And being disappointed.
The air rushes from my lungs at the empty doorstep. Beside the door, a bouquet of helium balloons bob on the string tied to a weight wrapped in metallic purple paper. Next to the weight sits a rectangle box wrapped to match—a gift. On top lays a card.
I check behind me to make sure the girls haven’t followed me to the door before I bend down to retrieve the card. Unaddressed and unsealed. I scan the street before me, but there’s nobody there. No one strolls down the sidewalk, no unknown cars park along the side of the road.
The hairs stand up on my neck. Only one person could be responsible for this, and that raises the question of how did he know where I lived?
This is becoming too much.
What am I supposed to do here? The curious part of me wants to rip it all open and find out what’s inside. But the cautious mother in me thinks no way in hell a stranger will give my daughter a birthday gift without me knowing what it is first. Because let’s be honest; Law is a stranger. I might have known him all those years ago, but he’s not the same person he used to be.
Yet another part of me screams louder than the rest, “This is Law!”
Law. The boy who held my hand at my dad’s funeral and then begged his parents to let me sleep over so I didn’t have to feel alone.
The boy who’s shoulder I cried on when I got sad, and who didn’t tease me for being a baby, even if I was being one.
The boy who stole my first kiss without my permission, because he knew, even if I was stubborn and wouldn’t admit it, that I wanted him to.
The boy who proudly made me a necklace for my fifteenth birthday, because he knew I’d appreciate something he made much more than something he’d bought with his parent’s money.
The boy who’d taken on driving my brother to chemo as soon as he’d got his license, because I had to work after school to make money for my family.
And the boy who’d looked for me after I’d disappeared. Who, to this day, couldn’t hide the pain and rage of having to do so and coming up empty-handed. Who, I was fairly certain, hated every ounce of me and yet, still dropped a gift for my baby on my doorstep.
Lawrence Briggs is a lot of things, most of them I don’t even know anymore. Too much time has passed. But he’s not cruel or malicious. He’d never leave something at my house that would endanger my daughter. To the bottom of my soul, I believe that.
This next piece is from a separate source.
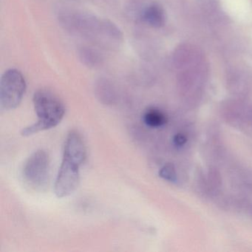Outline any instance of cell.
Segmentation results:
<instances>
[{"label": "cell", "instance_id": "1", "mask_svg": "<svg viewBox=\"0 0 252 252\" xmlns=\"http://www.w3.org/2000/svg\"><path fill=\"white\" fill-rule=\"evenodd\" d=\"M33 104L38 117L37 122L22 131L23 136H30L41 131L57 126L64 117L65 107L60 98L54 93L40 90L33 95Z\"/></svg>", "mask_w": 252, "mask_h": 252}, {"label": "cell", "instance_id": "7", "mask_svg": "<svg viewBox=\"0 0 252 252\" xmlns=\"http://www.w3.org/2000/svg\"><path fill=\"white\" fill-rule=\"evenodd\" d=\"M144 121L147 126L150 127H159L166 122V116L156 109H150L146 112Z\"/></svg>", "mask_w": 252, "mask_h": 252}, {"label": "cell", "instance_id": "4", "mask_svg": "<svg viewBox=\"0 0 252 252\" xmlns=\"http://www.w3.org/2000/svg\"><path fill=\"white\" fill-rule=\"evenodd\" d=\"M80 166L74 162L63 158L54 186L57 197H67L76 191L80 181Z\"/></svg>", "mask_w": 252, "mask_h": 252}, {"label": "cell", "instance_id": "2", "mask_svg": "<svg viewBox=\"0 0 252 252\" xmlns=\"http://www.w3.org/2000/svg\"><path fill=\"white\" fill-rule=\"evenodd\" d=\"M26 82L23 73L17 69H10L0 81V107L4 110L17 108L24 96Z\"/></svg>", "mask_w": 252, "mask_h": 252}, {"label": "cell", "instance_id": "8", "mask_svg": "<svg viewBox=\"0 0 252 252\" xmlns=\"http://www.w3.org/2000/svg\"><path fill=\"white\" fill-rule=\"evenodd\" d=\"M159 175L163 179L171 181V182L176 181L175 167L171 163H168V164L163 166L159 172Z\"/></svg>", "mask_w": 252, "mask_h": 252}, {"label": "cell", "instance_id": "5", "mask_svg": "<svg viewBox=\"0 0 252 252\" xmlns=\"http://www.w3.org/2000/svg\"><path fill=\"white\" fill-rule=\"evenodd\" d=\"M86 156V147L80 134L74 130L69 132L64 144L63 158L81 166L85 162Z\"/></svg>", "mask_w": 252, "mask_h": 252}, {"label": "cell", "instance_id": "6", "mask_svg": "<svg viewBox=\"0 0 252 252\" xmlns=\"http://www.w3.org/2000/svg\"><path fill=\"white\" fill-rule=\"evenodd\" d=\"M144 21L154 28H159L163 26L164 16L160 7L156 5H150L144 11L143 14Z\"/></svg>", "mask_w": 252, "mask_h": 252}, {"label": "cell", "instance_id": "3", "mask_svg": "<svg viewBox=\"0 0 252 252\" xmlns=\"http://www.w3.org/2000/svg\"><path fill=\"white\" fill-rule=\"evenodd\" d=\"M49 175V158L46 152L37 150L30 156L23 169L25 181L30 187L40 189L46 186Z\"/></svg>", "mask_w": 252, "mask_h": 252}, {"label": "cell", "instance_id": "9", "mask_svg": "<svg viewBox=\"0 0 252 252\" xmlns=\"http://www.w3.org/2000/svg\"><path fill=\"white\" fill-rule=\"evenodd\" d=\"M187 138L182 134H178L174 137V143L175 145L182 146L187 142Z\"/></svg>", "mask_w": 252, "mask_h": 252}]
</instances>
With that thought, I scan the inside of the card, confirming my suspicions when I note his signature. I ignore the way my heart picks up at his familiar handwriting and gather the rest of the items from the porch. The door shuts behind me with a soft thud. Two sets of curious, yet guilty, eyes follow me from the foyer down the hall to the living room while helium balloons bounce off my head.
“Hey, snoops.” I level them both with a glare of motherly disapproval. “You’ve got another gift, Ev.”
“Who’s it from?” Suspicion laces her tone, but a gleam of excitement lights her eyes.
I both hate and love Law for putting it there.
No, not love. That word is too heavy for anything I could allow myself to feel for that man. Appreciate describes my feelings more accurately.
I let a smile stretch my lips, even though they burn to frown instead. “An old friend.” Kiersten’s glare sears into the back of my head.
Evelyn cocks her head and reaches out her hands. “I thought you didn’t have any friends.”
I hand her the gift box and card and deposit the balloons beside the couch. “I have your Aunt Kiersten. She’s my friend.”
“I meant other friends.”
She isn’t wrong, and I want to curse Law for putting me in that position.
“I have Nathan.”
“He’s your work partner.”
I cross my arms over my chest in affront. “He’s also my friend.”
Her gaze fills to the brim with opposition, but she holds a retort.
“It’s been a long time since I’ve seen this friend. He came through town, and we ran into each other.”
“So why would he get me a gift?” She reads the card, so I use her distraction to think of a response that makes sense. I fall unfortunately empty, and I hate lying to my girl.